Joe Biden Is Not a Radical
True, the parameters of American liberalism have clearly shifted. But Joe Biden’s actions in his first 100 days have revealed an administration whose most fundamental objective is to restore the Republic to its pre-Trump state — not to undertake its reconstruction along totally different grounds.

US president Joe Biden delivers remarks on the American Rescue Plan at the White House on May 5, 2021. (Nicholas Kamm / AFP via Getty Images)
As Joe Biden delivered his first address to Congress last week, it was obvious that something had shifted. In place of the rhetoric of deficit hawks, Biden touted spending and economic expansion. Where the first Democratic president of the neoliberal age had lauded small government, he instead spoke of jobs, public infrastructure, and invoked the spirit of activist states during the Second World War. He spoke of cutting child poverty, raising the minimum wage, and the specter of climate change. With a cursory and characteristic nod to the personal virtue of people on Wall Street, he talked of blue-collar workers, unions, and the middle class, even calling on Congress to send the potentially transformative PRO Act to his desk.
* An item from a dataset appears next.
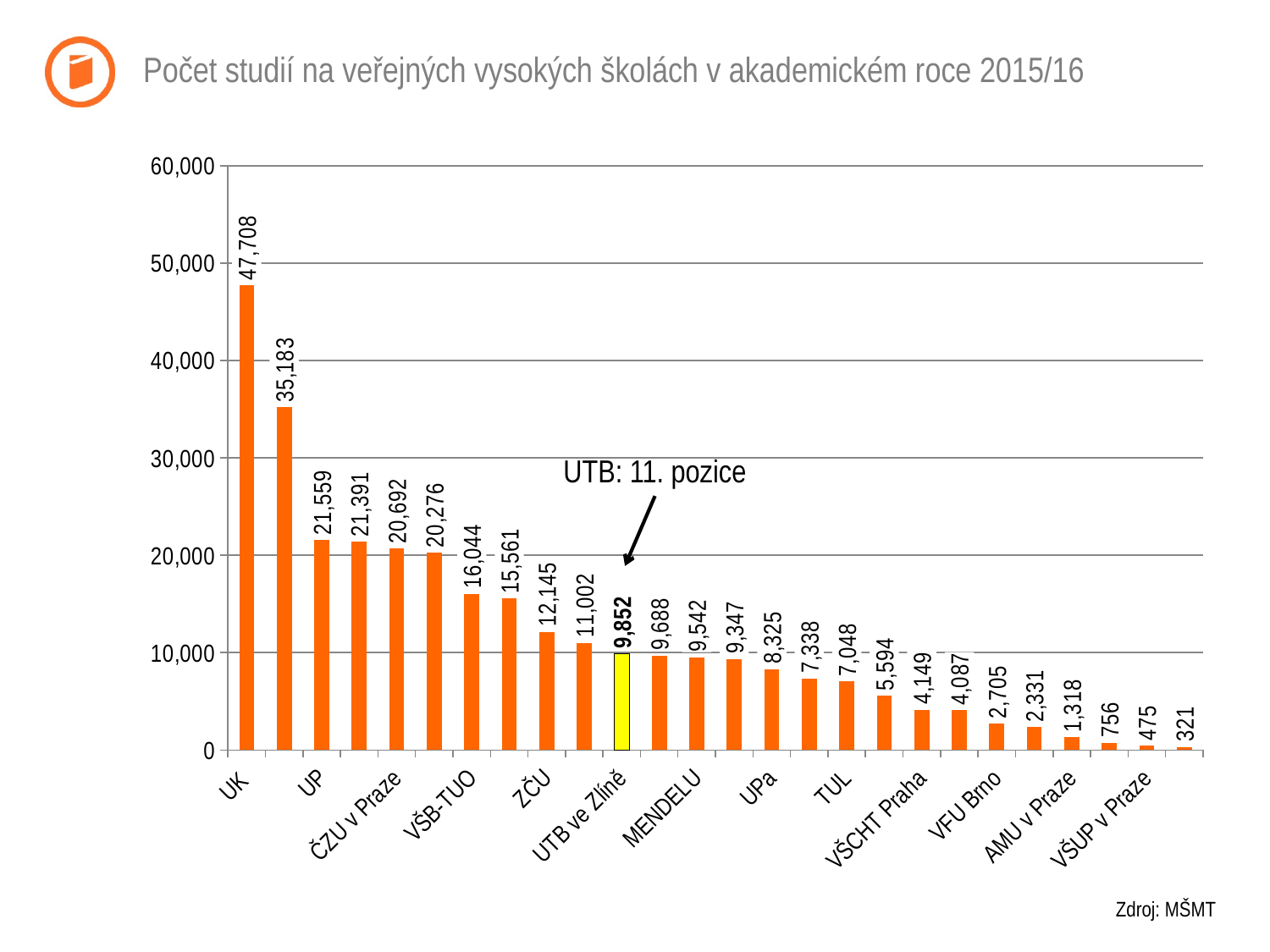
What type of chart is shown on the slide? bar chart What is the value shown for UTB ve Zlíně? 9,852 Which bar is highlighted in yellow? UTB ve Zlíně What is the value shown for ZČU? 12,145 Is the value for VŠB-TUO greater or less than 10,000? greater What is the value shown for TUL? 7,048 What is the smallest value labelled on the chart? 321 Which has a larger value, ZČU or UPa? ZČU What is the difference between the values for UK and UP? 26,149 Do the values rise or fall from left to right along the x axis? fall How many studies does UK have according to the chart? 47,708 Which university has the highest number of studies? UK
In at least some respects, the speech represented a marked break from the language of the liberal consensus in the post-Reagan era — and also the rhetoric that has defined Biden’s own career at the vanguard of the Democratic center-right. What does it signify? What did it mean? And what does it tell us about the state of American liberalism as the Trump presidency, and the very worst of the deadly virus that ultimately defined its catastrophic final months, recede into memory?
Across partisan lines, swathes of the media have been quick to settle on an answer to these questions. The consensus (expressed with varying degrees of approval, caution, or disapproval, depending on the source) is that Joe Biden is, if somewhat improbably, a radically inclined figure, intent on bringing about lasting changes in the tenor of American life and swerving sharply from the ideological shibboleths that have defined politics since the Reagan revolution. It’s a tidy, compelling and, for many, an understandably comforting story in the aftermath of a presidency experienced by virtually all but its own committed zealots as a singular national trauma. It’s also, at best, a cart-before-the-horse exercise in preemptive political wish fulfillment; at worst a case study in the way intoxicating media narratives can overtake reality and inaugurate a new age before anything resembling one has actually arrived.